Progesterone Metabolites Produced by Cytochrome P450 3A Modulate Uterine Contractility in a Murine Model.
OBJECTIVE: We seek to characterize the effect of progesterone metabolites on spontaneous and oxytocin-induced uterine contractility. STUDY DESIGN: Spontaneous contractility was studied in mouse uterine horns after treatment with progesterone, 2α-hydroxyprogesterone, 6β-hydroxyprogesterone (6β-OHP), 16α-hydroxyprogesterone (16α-OHP), or 17-hydroxyprogesterone caproate (17-OHPC) at 10(-9) to 10(-6) mol/L. Uterine horns were exposed to progestins (10(-6) mol/L), followed by increasing concentrations of oxytocin (1-100 nmol/L) to study oxytocin-induced contractility.
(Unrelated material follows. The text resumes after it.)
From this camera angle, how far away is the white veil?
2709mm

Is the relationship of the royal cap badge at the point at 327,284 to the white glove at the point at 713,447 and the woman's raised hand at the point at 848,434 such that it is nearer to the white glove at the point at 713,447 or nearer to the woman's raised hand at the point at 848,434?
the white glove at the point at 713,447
Contraction parameters were compared for each progestin and matched vehicle control using repeated measures 2-way analysis of variance. In vitro metabolism of progesterone by recombinant cytochrome P450 3A (CYP3A) microsomes (3A5, 3A5, and 3A7) identified major metabolites. RESULTS: Oxytocin-induced contractile frequency was decreased by 16α-OHP (P = .03) and increased by 6β-OHP (P = .05). Progesterone and 17-OHPC decreased oxytocin-induced contractile force (P = .02 and P = .04, respectively) and frequency (P = .02 and P = .03, respectively). Only progesterone decreased spontaneous contractile force (P = .02). Production of 16α-OHP and 6β-OHP metabolites were confirmed in all CYP3A isoforms tested. CONCLUSION: Progesterone metabolites produced by maternal or fetal CYP3A enzymes influence uterine contractility.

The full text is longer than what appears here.